--- MATERIAL SUPPLIED ---
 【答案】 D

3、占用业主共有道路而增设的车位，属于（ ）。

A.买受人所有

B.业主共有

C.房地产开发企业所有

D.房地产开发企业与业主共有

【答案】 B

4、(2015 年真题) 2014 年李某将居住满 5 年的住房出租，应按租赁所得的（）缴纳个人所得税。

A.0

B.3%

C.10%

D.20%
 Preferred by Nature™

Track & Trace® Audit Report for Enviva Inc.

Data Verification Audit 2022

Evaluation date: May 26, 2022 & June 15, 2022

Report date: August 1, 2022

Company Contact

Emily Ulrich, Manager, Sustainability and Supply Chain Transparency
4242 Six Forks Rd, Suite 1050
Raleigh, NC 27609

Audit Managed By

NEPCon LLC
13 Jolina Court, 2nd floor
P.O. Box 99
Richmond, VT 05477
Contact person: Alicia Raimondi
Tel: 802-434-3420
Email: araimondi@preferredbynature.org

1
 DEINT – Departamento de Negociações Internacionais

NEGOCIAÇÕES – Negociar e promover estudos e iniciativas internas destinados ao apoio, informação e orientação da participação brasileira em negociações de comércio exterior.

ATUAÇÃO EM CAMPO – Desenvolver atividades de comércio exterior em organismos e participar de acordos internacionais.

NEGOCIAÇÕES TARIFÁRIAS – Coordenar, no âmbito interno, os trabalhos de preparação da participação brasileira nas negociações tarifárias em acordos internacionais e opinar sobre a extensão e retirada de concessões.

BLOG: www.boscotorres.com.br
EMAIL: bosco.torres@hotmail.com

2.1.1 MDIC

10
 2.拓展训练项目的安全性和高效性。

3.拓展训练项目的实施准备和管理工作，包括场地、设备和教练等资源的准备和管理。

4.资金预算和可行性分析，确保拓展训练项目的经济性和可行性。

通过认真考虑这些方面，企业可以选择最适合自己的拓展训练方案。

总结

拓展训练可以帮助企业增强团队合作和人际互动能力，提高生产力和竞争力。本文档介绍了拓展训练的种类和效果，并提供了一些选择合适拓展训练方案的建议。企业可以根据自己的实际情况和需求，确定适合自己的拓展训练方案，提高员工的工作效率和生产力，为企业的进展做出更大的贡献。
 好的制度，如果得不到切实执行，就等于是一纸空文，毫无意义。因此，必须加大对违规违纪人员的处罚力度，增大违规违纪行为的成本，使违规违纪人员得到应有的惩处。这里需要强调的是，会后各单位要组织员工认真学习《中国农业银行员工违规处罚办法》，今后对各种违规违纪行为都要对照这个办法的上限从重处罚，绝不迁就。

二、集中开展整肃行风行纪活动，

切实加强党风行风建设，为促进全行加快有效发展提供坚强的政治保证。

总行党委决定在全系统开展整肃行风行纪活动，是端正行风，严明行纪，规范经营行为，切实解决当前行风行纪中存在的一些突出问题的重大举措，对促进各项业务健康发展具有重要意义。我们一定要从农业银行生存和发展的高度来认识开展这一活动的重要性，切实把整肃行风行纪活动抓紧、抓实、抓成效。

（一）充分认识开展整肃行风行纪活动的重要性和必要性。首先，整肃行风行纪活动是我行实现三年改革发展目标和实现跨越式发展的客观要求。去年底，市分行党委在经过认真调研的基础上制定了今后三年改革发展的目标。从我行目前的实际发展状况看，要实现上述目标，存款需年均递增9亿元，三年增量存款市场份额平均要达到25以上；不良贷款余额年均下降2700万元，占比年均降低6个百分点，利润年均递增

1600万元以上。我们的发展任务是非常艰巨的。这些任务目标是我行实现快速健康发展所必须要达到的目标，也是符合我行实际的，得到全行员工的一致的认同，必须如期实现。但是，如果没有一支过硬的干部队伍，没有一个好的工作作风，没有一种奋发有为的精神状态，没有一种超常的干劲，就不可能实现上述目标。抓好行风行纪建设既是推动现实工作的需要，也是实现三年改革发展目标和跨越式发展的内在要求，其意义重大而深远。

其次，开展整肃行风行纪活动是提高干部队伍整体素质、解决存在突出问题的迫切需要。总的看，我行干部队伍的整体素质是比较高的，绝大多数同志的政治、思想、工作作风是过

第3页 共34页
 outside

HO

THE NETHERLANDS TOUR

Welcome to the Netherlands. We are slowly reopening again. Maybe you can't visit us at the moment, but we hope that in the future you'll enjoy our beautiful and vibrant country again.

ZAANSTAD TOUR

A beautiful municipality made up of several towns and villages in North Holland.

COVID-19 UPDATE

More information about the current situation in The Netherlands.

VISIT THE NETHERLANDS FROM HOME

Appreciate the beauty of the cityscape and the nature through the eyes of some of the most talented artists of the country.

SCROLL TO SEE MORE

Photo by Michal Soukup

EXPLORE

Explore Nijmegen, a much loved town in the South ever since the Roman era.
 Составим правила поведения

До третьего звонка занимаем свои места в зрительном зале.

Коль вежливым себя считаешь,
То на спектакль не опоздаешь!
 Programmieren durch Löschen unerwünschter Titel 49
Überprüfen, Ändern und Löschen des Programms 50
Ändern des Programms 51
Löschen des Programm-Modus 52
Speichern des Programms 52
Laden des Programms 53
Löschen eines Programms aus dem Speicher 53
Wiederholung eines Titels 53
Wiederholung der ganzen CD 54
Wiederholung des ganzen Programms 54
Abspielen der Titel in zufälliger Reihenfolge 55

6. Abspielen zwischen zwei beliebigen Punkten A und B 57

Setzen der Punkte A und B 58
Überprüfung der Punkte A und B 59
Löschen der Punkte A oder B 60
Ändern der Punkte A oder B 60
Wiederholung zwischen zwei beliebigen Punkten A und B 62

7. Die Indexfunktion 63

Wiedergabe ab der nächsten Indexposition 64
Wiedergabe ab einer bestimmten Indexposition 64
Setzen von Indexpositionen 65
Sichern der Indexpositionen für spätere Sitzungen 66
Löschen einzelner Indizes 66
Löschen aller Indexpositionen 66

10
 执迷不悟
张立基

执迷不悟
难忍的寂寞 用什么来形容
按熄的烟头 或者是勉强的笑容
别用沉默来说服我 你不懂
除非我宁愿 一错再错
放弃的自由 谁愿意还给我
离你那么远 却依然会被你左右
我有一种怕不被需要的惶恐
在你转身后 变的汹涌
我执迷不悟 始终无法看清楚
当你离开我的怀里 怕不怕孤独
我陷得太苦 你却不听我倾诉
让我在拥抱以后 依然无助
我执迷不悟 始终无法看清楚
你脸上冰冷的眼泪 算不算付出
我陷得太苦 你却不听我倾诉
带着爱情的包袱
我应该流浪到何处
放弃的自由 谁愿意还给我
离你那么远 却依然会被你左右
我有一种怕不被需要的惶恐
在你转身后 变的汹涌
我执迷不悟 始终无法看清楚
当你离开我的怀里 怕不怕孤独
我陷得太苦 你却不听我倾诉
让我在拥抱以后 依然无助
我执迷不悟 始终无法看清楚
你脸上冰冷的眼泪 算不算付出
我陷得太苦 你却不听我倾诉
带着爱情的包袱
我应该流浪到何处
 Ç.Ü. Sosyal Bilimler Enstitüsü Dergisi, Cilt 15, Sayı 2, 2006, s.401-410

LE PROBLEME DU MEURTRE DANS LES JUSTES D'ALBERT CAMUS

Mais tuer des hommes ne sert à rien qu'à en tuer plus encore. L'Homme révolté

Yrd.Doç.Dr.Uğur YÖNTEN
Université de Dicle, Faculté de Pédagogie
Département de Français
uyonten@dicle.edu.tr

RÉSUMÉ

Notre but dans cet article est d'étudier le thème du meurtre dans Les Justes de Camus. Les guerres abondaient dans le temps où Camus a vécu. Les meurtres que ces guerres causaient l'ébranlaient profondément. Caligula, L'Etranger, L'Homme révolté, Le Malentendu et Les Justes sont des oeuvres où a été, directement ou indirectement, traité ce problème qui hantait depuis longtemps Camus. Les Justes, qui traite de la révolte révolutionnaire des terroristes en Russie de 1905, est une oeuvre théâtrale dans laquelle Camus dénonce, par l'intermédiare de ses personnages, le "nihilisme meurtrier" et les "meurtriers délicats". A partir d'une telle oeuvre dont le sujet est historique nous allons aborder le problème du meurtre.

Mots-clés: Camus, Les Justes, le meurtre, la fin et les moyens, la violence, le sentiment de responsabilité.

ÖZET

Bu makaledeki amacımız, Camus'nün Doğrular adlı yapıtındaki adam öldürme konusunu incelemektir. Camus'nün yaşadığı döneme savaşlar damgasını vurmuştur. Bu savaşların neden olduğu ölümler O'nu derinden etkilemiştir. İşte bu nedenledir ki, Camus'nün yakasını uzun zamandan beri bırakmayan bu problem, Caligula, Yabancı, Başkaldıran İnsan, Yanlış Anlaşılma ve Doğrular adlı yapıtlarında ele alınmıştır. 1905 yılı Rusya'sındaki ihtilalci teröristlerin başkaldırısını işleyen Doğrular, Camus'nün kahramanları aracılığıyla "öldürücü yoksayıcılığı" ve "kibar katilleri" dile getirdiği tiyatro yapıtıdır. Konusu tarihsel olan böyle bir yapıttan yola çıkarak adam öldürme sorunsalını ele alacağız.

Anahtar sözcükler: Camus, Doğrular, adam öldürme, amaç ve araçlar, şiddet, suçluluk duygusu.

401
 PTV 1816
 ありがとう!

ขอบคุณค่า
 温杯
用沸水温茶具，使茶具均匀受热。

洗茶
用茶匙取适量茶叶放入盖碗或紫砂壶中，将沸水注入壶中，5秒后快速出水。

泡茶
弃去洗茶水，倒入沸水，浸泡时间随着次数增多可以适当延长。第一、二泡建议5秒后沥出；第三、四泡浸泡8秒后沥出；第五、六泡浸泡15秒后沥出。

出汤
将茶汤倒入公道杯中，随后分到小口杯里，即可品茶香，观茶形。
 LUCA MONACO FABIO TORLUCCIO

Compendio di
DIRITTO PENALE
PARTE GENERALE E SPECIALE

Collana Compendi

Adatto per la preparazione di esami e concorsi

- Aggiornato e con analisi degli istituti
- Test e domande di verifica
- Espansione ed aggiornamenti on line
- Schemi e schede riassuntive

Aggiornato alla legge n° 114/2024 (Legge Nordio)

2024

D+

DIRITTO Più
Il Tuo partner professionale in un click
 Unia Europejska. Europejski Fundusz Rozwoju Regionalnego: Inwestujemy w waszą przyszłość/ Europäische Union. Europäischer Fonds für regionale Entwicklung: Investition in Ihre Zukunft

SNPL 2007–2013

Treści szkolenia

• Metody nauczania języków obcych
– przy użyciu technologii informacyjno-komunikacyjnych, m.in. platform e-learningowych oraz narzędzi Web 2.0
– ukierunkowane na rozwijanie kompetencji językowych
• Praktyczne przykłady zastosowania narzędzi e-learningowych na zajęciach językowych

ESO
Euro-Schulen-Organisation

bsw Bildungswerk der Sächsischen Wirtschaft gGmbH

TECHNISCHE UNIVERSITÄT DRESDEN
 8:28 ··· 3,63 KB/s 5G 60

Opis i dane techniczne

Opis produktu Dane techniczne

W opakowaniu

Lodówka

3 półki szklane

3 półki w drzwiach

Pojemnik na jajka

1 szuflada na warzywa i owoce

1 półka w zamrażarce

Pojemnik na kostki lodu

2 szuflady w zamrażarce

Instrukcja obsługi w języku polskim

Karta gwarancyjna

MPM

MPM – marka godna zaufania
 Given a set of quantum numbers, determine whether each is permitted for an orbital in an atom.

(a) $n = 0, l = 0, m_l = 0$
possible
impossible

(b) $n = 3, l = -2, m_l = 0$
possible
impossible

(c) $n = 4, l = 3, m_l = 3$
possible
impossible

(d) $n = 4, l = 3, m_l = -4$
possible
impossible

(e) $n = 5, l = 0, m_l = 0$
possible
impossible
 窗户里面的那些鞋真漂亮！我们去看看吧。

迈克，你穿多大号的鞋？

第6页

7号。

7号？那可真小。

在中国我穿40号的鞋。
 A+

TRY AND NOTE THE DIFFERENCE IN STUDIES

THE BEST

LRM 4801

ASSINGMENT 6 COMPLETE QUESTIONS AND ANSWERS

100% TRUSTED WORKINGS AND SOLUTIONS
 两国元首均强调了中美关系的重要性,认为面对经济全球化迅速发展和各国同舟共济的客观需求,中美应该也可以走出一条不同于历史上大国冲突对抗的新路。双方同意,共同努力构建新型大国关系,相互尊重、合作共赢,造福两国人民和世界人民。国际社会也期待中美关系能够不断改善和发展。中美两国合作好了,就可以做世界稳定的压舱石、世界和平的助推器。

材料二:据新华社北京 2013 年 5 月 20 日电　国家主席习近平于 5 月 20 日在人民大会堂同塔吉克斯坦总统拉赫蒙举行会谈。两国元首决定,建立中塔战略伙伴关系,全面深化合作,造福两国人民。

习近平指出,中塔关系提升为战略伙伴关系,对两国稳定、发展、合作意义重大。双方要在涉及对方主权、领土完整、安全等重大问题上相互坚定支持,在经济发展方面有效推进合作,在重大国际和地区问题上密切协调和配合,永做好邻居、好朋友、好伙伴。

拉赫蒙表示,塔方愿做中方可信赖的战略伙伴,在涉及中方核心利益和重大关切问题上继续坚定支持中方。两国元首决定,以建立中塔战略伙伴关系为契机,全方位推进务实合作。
---
### WHAT THIS TASK INVOLVES
From the records above, repeat exactly the lines from the one with "Löschen des Programm-Modus 52" through the one with "Wiederholung zwischen zwei", both included.

### EXERCISE OUTPUT
Löschen des Programm-Modus 52
Speichern des Programms 52
Laden des Programms 53
Löschen eines Programms aus dem Speicher 53
Wiederholung eines Titels 53
Wiederholung der ganzen CD 54
Wiederholung des ganzen Programms 54
Abspielen der Titel in zufälliger Reihenfolge 55

6. Abspielen zwischen zwei beliebigen Punkten A und B 57

Setzen der Punkte A und B 58
Überprüfung der Punkte A und B 59
Löschen der Punkte A oder B 60
Ändern der Punkte A oder B 60
Wiederholung zwischen zwei beliebigen Punkten A und B 62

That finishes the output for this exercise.